Task objective:
What you return must be exactly the lines from the beginning of the material through the line containing "common name: mouse", both included, and no pictures.

▼

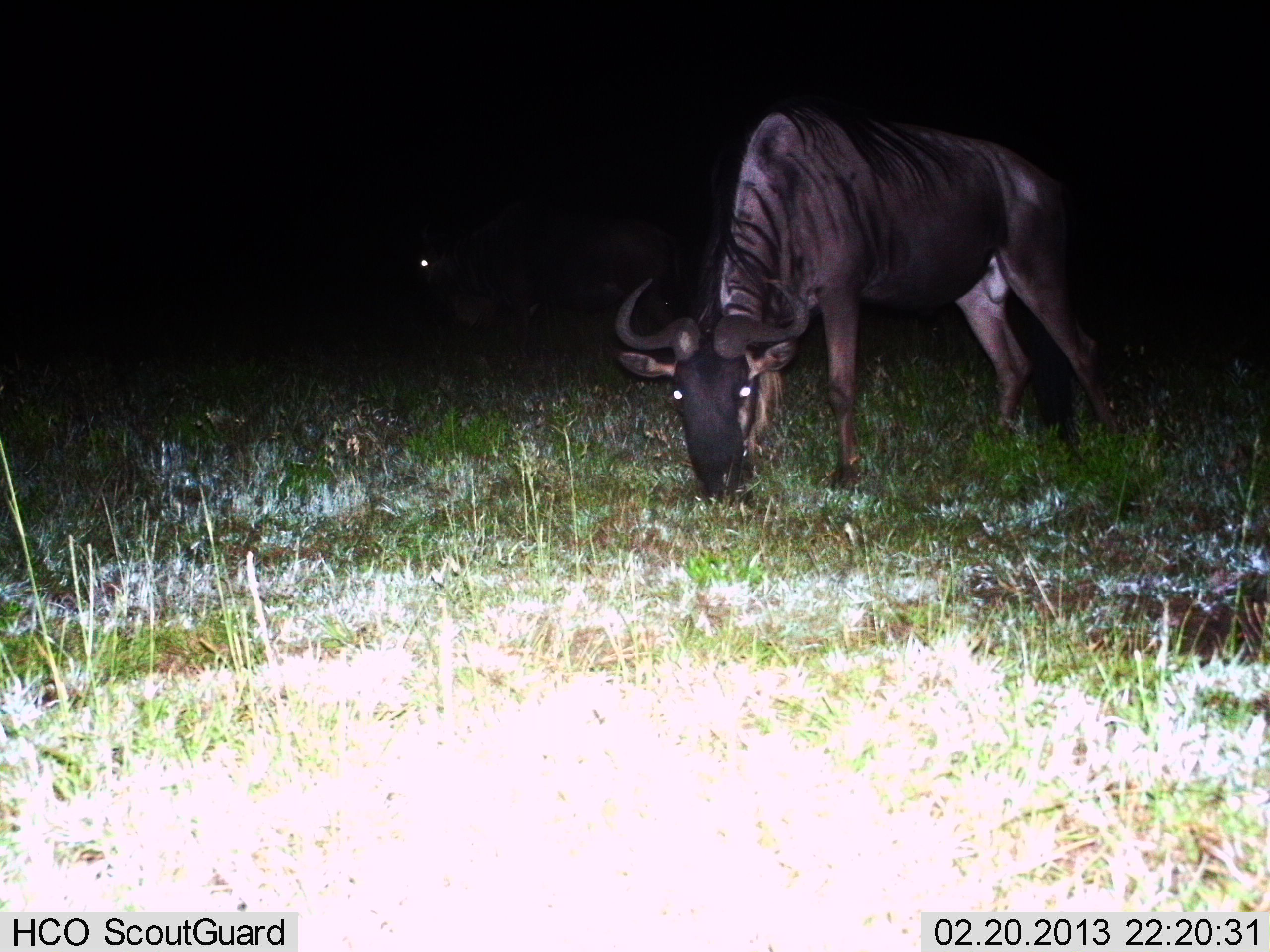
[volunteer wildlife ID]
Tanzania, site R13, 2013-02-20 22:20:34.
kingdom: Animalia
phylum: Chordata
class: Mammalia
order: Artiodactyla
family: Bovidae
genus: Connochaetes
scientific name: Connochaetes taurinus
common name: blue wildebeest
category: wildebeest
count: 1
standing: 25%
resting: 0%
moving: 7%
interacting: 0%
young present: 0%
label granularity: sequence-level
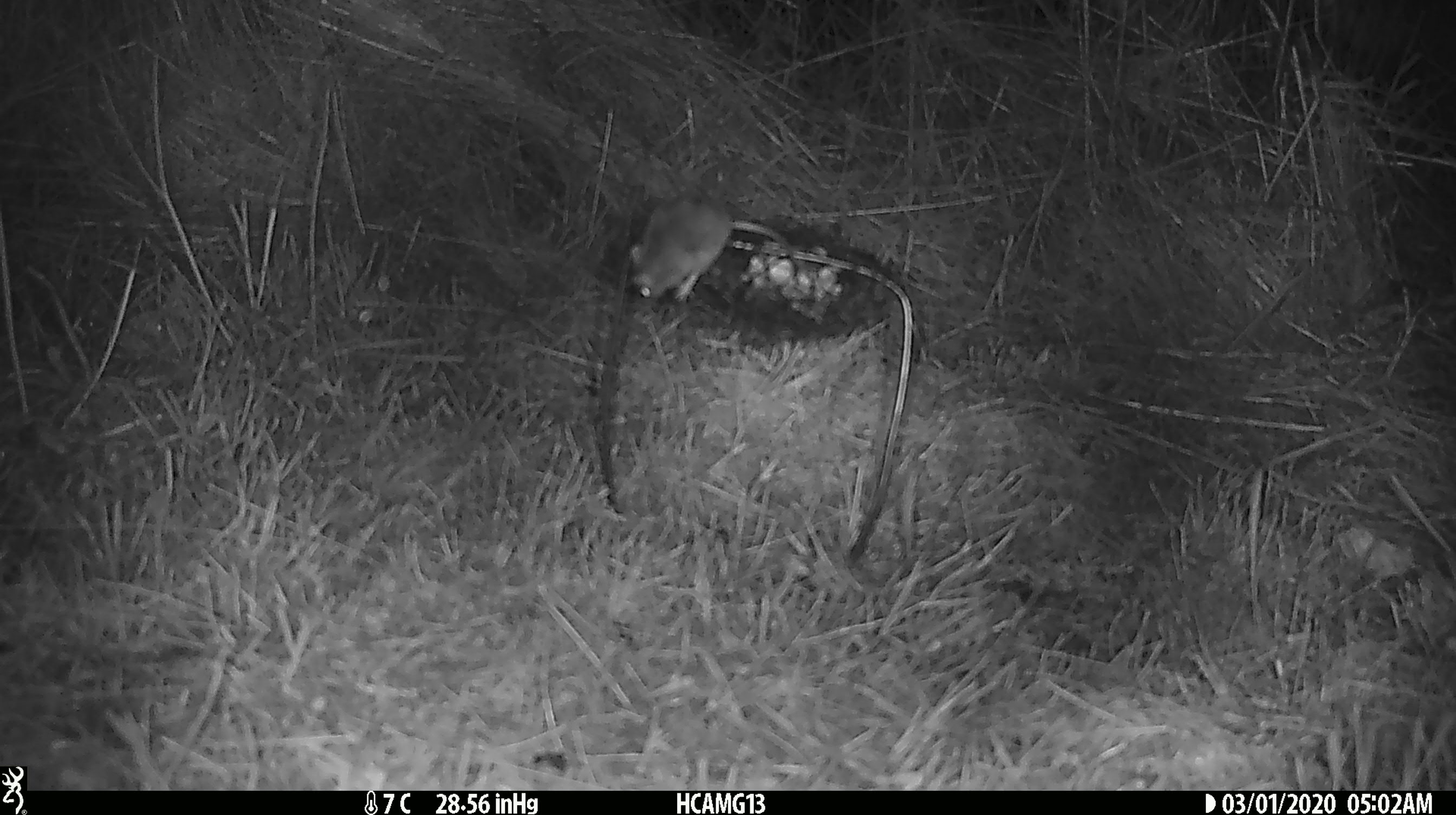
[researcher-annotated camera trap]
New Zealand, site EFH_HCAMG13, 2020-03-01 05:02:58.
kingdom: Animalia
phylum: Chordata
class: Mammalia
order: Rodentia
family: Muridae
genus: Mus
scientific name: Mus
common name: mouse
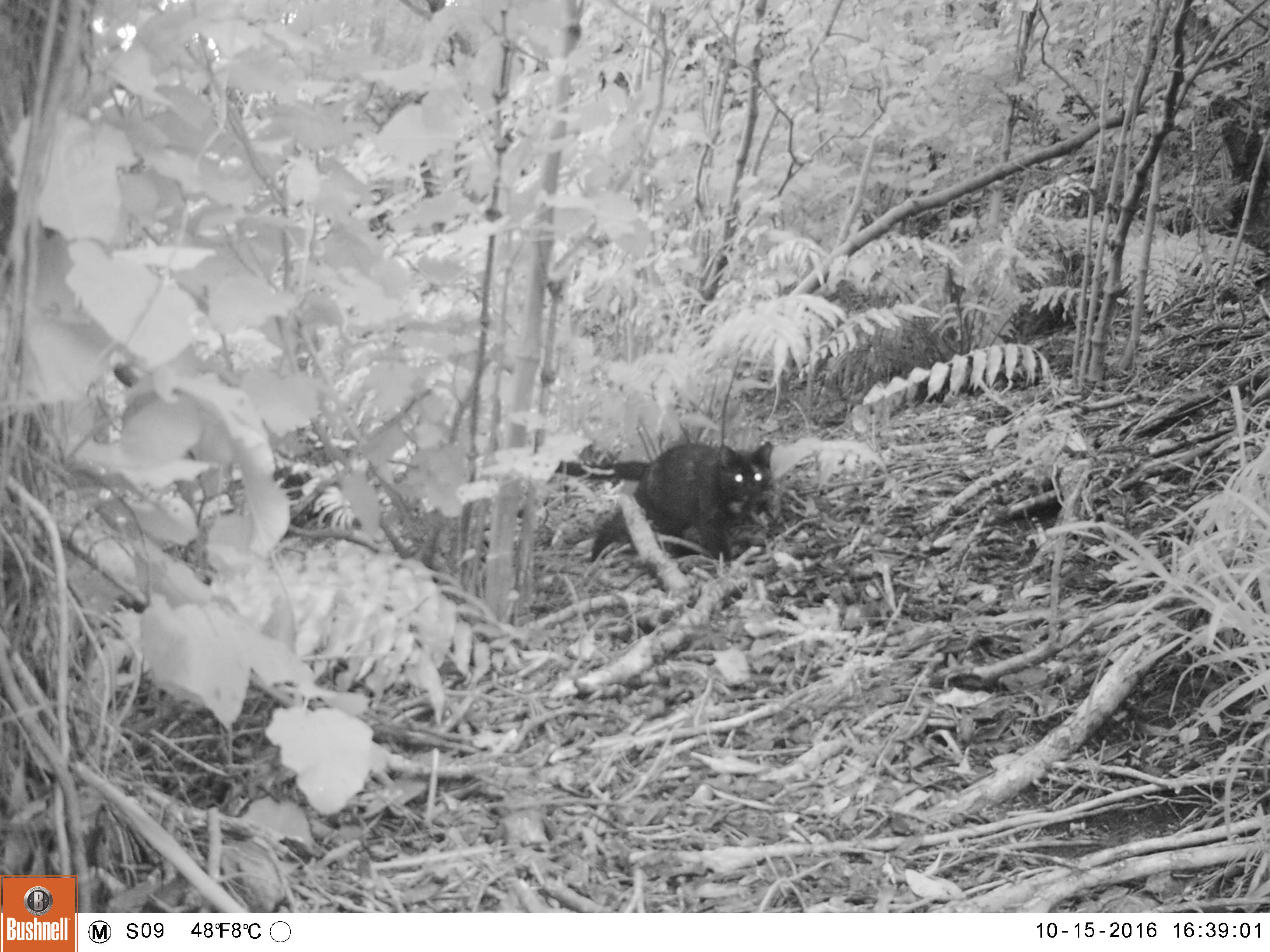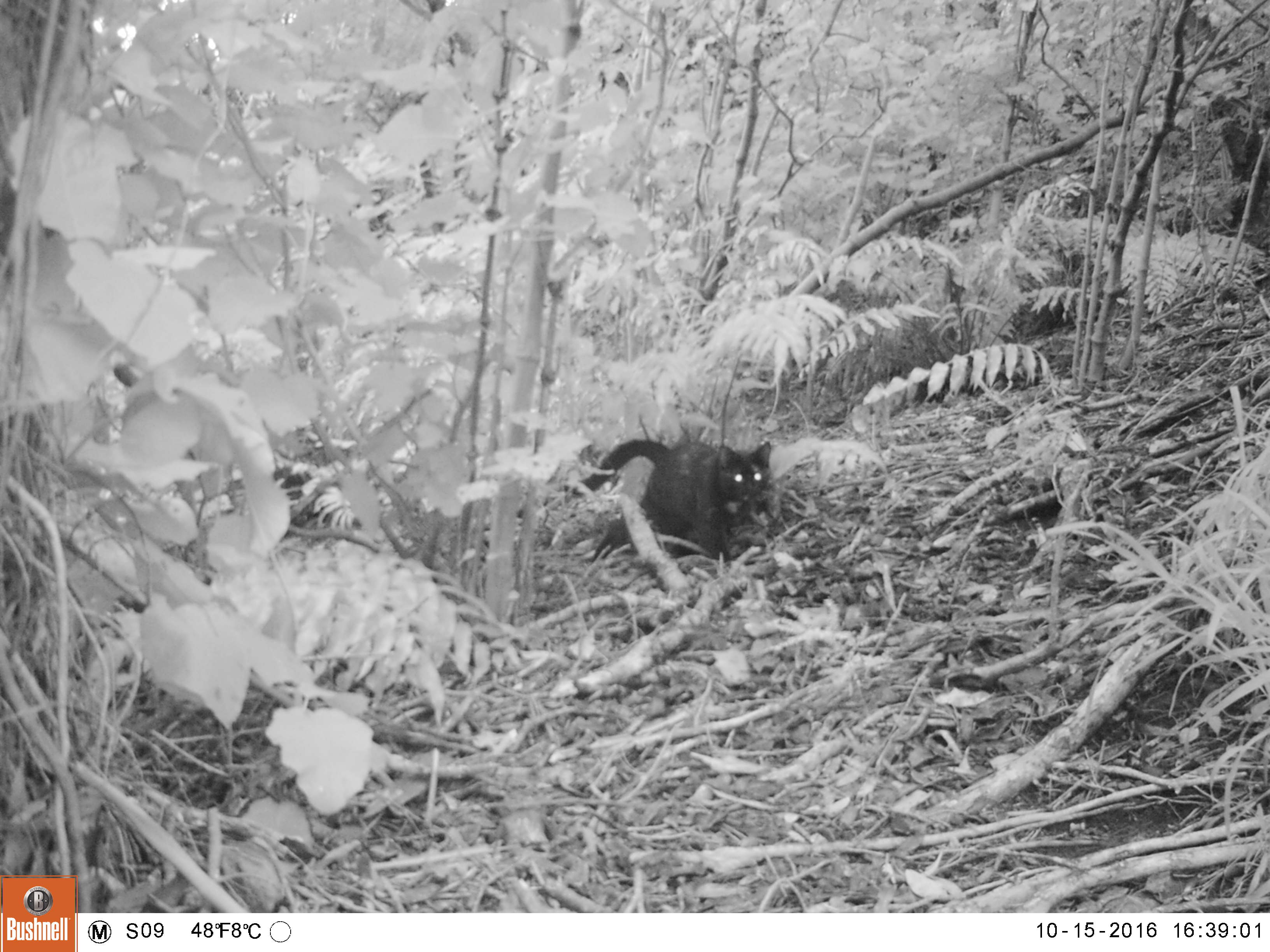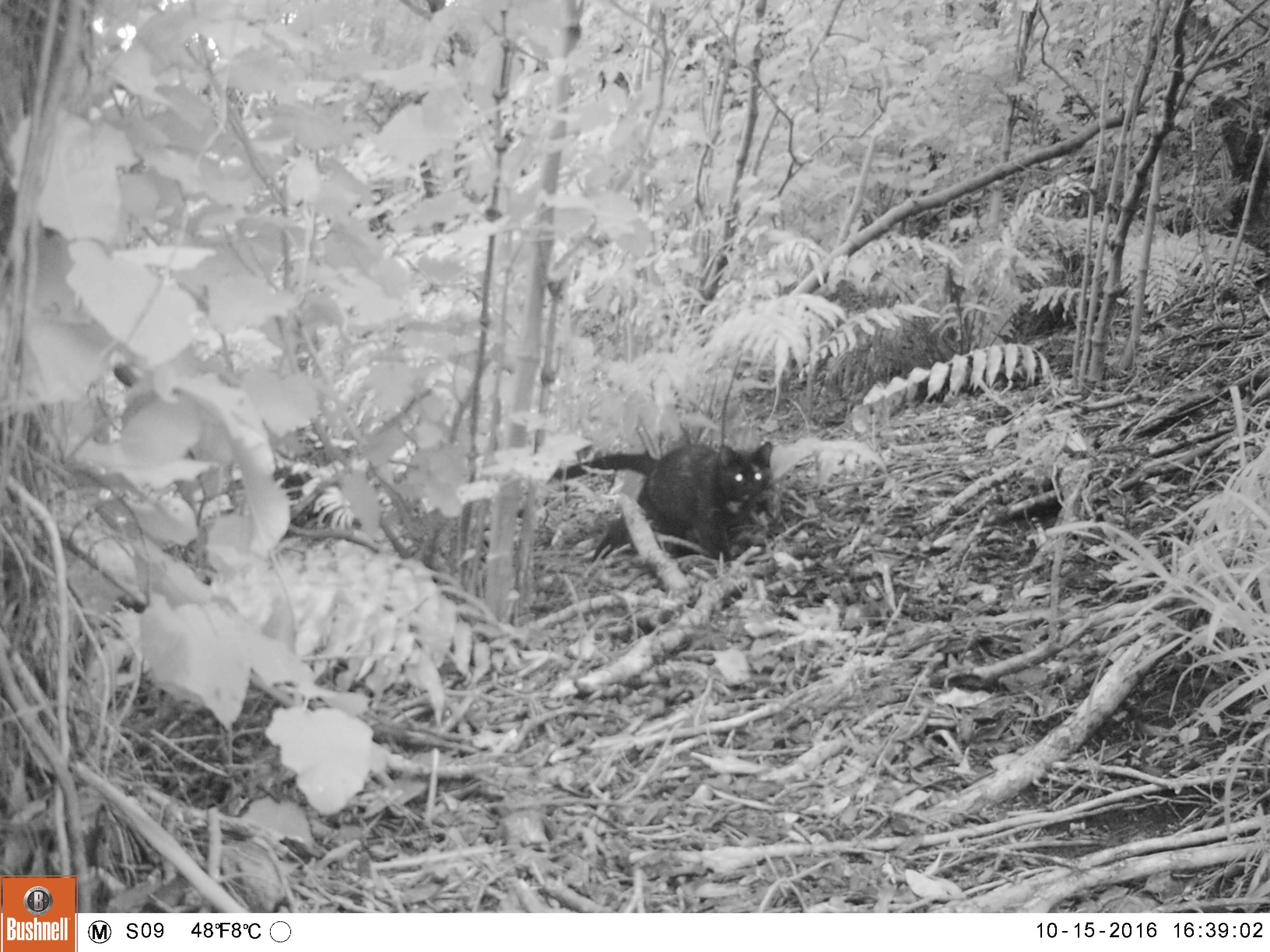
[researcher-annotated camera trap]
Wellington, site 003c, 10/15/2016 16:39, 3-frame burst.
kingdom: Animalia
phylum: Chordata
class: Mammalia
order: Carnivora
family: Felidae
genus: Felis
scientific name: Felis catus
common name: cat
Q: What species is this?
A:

▲

Task solution:
[volunteer wildlife ID]
Tanzania, site R13, 2013-02-20 22:20:34.
kingdom: Animalia
phylum: Chordata
class: Mammalia
order: Artiodactyla
family: Bovidae
genus: Connochaetes
scientific name: Connochaetes taurinus
common name: blue wildebeest
category: wildebeest
count: 1
standing: 25%
resting: 0%
moving: 7%
interacting: 0%
young present: 0%
label granularity: sequence-level
[researcher-annotated camera trap]
New Zealand, site EFH_HCAMG13, 2020-03-01 05:02:58.
kingdom: Animalia
phylum: Chordata
class: Mammalia
order: Rodentia
family: Muridae
genus: Mus
scientific name: Mus
common name: mouse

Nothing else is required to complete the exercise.